Stored records

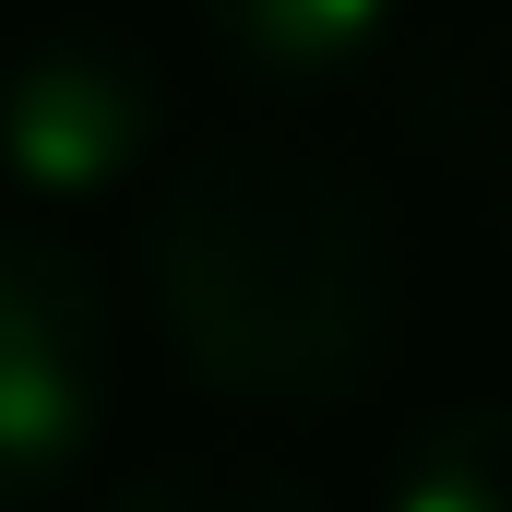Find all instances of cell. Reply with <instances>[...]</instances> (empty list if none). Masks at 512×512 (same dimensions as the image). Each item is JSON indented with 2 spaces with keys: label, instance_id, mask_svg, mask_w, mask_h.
<instances>
[{
  "label": "cell",
  "instance_id": "1",
  "mask_svg": "<svg viewBox=\"0 0 512 512\" xmlns=\"http://www.w3.org/2000/svg\"><path fill=\"white\" fill-rule=\"evenodd\" d=\"M143 298L167 358L203 393L298 417V405H358L393 370L417 262H405V215L346 155L227 131L155 179Z\"/></svg>",
  "mask_w": 512,
  "mask_h": 512
},
{
  "label": "cell",
  "instance_id": "2",
  "mask_svg": "<svg viewBox=\"0 0 512 512\" xmlns=\"http://www.w3.org/2000/svg\"><path fill=\"white\" fill-rule=\"evenodd\" d=\"M120 393V322L72 239L36 215H0V512L72 489Z\"/></svg>",
  "mask_w": 512,
  "mask_h": 512
},
{
  "label": "cell",
  "instance_id": "3",
  "mask_svg": "<svg viewBox=\"0 0 512 512\" xmlns=\"http://www.w3.org/2000/svg\"><path fill=\"white\" fill-rule=\"evenodd\" d=\"M167 84L120 24H36L0 48V191L12 215H84L120 203L155 167Z\"/></svg>",
  "mask_w": 512,
  "mask_h": 512
},
{
  "label": "cell",
  "instance_id": "4",
  "mask_svg": "<svg viewBox=\"0 0 512 512\" xmlns=\"http://www.w3.org/2000/svg\"><path fill=\"white\" fill-rule=\"evenodd\" d=\"M191 24H203V48L227 72L310 96V84H346V72L382 60L405 0H191Z\"/></svg>",
  "mask_w": 512,
  "mask_h": 512
},
{
  "label": "cell",
  "instance_id": "5",
  "mask_svg": "<svg viewBox=\"0 0 512 512\" xmlns=\"http://www.w3.org/2000/svg\"><path fill=\"white\" fill-rule=\"evenodd\" d=\"M382 512H512V405H441L393 441Z\"/></svg>",
  "mask_w": 512,
  "mask_h": 512
},
{
  "label": "cell",
  "instance_id": "6",
  "mask_svg": "<svg viewBox=\"0 0 512 512\" xmlns=\"http://www.w3.org/2000/svg\"><path fill=\"white\" fill-rule=\"evenodd\" d=\"M108 512H322L298 477H274V465H239V453H191V465H155V477H131Z\"/></svg>",
  "mask_w": 512,
  "mask_h": 512
},
{
  "label": "cell",
  "instance_id": "7",
  "mask_svg": "<svg viewBox=\"0 0 512 512\" xmlns=\"http://www.w3.org/2000/svg\"><path fill=\"white\" fill-rule=\"evenodd\" d=\"M501 227H512V179H501Z\"/></svg>",
  "mask_w": 512,
  "mask_h": 512
}]
</instances>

* **Task description**
Copy every one of the rows above word for word, leaving out the pictures.

* **Correct output**
Find all instances of cell. Reply with <instances>[...]</instances> (empty list if none). Masks at 512×512 (same dimensions as the image). Each item is JSON indented with 2 spaces with keys: label, instance_id, mask_svg, mask_w, mask_h.
<instances>
[{
  "label": "cell",
  "instance_id": "1",
  "mask_svg": "<svg viewBox=\"0 0 512 512\" xmlns=\"http://www.w3.org/2000/svg\"><path fill=\"white\" fill-rule=\"evenodd\" d=\"M143 298L167 358L203 393L298 417V405H358L393 370L417 262H405V215L346 155L227 131L155 179Z\"/></svg>",
  "mask_w": 512,
  "mask_h": 512
},
{
  "label": "cell",
  "instance_id": "2",
  "mask_svg": "<svg viewBox=\"0 0 512 512\" xmlns=\"http://www.w3.org/2000/svg\"><path fill=\"white\" fill-rule=\"evenodd\" d=\"M120 393V322L72 239L36 215H0V512L72 489Z\"/></svg>",
  "mask_w": 512,
  "mask_h": 512
},
{
  "label": "cell",
  "instance_id": "3",
  "mask_svg": "<svg viewBox=\"0 0 512 512\" xmlns=\"http://www.w3.org/2000/svg\"><path fill=\"white\" fill-rule=\"evenodd\" d=\"M167 84L120 24H36L0 48V191L12 215H84L120 203L155 167Z\"/></svg>",
  "mask_w": 512,
  "mask_h": 512
},
{
  "label": "cell",
  "instance_id": "4",
  "mask_svg": "<svg viewBox=\"0 0 512 512\" xmlns=\"http://www.w3.org/2000/svg\"><path fill=\"white\" fill-rule=\"evenodd\" d=\"M191 24H203V48L227 72L310 96V84H346V72L382 60L405 0H191Z\"/></svg>",
  "mask_w": 512,
  "mask_h": 512
},
{
  "label": "cell",
  "instance_id": "5",
  "mask_svg": "<svg viewBox=\"0 0 512 512\" xmlns=\"http://www.w3.org/2000/svg\"><path fill=\"white\" fill-rule=\"evenodd\" d=\"M382 512H512V405H441L393 441Z\"/></svg>",
  "mask_w": 512,
  "mask_h": 512
},
{
  "label": "cell",
  "instance_id": "6",
  "mask_svg": "<svg viewBox=\"0 0 512 512\" xmlns=\"http://www.w3.org/2000/svg\"><path fill=\"white\" fill-rule=\"evenodd\" d=\"M108 512H322L298 477H274V465H239V453H191V465H155V477H131Z\"/></svg>",
  "mask_w": 512,
  "mask_h": 512
},
{
  "label": "cell",
  "instance_id": "7",
  "mask_svg": "<svg viewBox=\"0 0 512 512\" xmlns=\"http://www.w3.org/2000/svg\"><path fill=\"white\" fill-rule=\"evenodd\" d=\"M501 227H512V179H501Z\"/></svg>",
  "mask_w": 512,
  "mask_h": 512
}]
</instances>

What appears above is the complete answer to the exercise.